EXERCISE BRIEF:
Answer each question from the text on CKD progression classification:
(a) How many negative and how many positive examples does the dataset contain?
(b) In Approach II, what time gap separates the new timestamps?
(c) What F1 score does the final model reach on the validation set?

TEXT:
<<<<

Build a disease progression classification model to detect progress of CKD(Chronic Kidney Disease) patients. A dataset of 300 patients, consisting of lab test results, medication dosages and demographic, is provided for predicting if a patient would progress in the disease stage.
-
Imbalanced Dataset : The datset is imbalanced with 200 negative examples and 100 positive examples.
-
Evaluation Metric : Keeing in mind the imbalance, the model was optimized for maximum F1 score on the validation set. F1 score is a good predictor of precision and recall of classes, making it a suitable choice for such cases.
-
Loss Function : Binary Cross Entropy is used as a loss function and it is weighed to give more importance to the smaller positive examples.
-
-
Irregular Time Gap : The data provided consists of irregular lab tests and medication with varying gap between subsequent visits. It is important to account for this irregularity in the data, which is crucial from RNNs.
-
Approach I : For every lab test and medication data, three vectors are created - value, mask vectors and time difference vectors. Mask vectors serve as a binary representation for missing values and time difference vectors represent the number of days since the last visit. The idea is to let RNN learn from these additional vectors information about our data
-
Approach II : The irregular data is converted into regular intervals. Seven new timestamps from 100 to 700 days are created with time gap of 100 days. 100 is selected because the mean difference between subsequent visits lies between 100 and 150 for all the six lab tests. For each timestamp, the data for the day nearest to it is selected - for example, if at timestamp = 200, there's two lab test results for glucose at 150 day and 170 day, the one for 170 day will be selected. Furthermore, the missing values are replaced by respective means of the features. This approach is finally used, as shown in main.ipynb
-
The model consists of two parts - the first part is an RNN, which reads sequence, containing the lab test results and medication data and the second part is Linear layers, which add static features (age and gender) to the output of RNN.
A mix of pre-processing and models are used to come up with the best combination. The final model gives an F1 score of 0.78 on the validation set.

>>>>

RECORDS:
<<<<

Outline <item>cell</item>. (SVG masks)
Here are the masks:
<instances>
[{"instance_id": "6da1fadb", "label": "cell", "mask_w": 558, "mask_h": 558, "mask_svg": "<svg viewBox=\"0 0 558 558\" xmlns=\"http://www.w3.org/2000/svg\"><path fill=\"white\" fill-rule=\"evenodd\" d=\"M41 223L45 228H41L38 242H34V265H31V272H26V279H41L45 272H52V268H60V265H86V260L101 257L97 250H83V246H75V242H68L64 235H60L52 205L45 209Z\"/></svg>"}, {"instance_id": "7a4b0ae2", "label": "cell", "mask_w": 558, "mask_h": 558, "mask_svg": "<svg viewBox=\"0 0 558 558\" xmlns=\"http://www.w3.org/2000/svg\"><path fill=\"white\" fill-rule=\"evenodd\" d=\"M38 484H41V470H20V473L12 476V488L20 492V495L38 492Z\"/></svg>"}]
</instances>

>>>>

SOLUTION BELOW:
(a) 200 negative and 100 positive.
(b) 100 days.
(c) 0.78.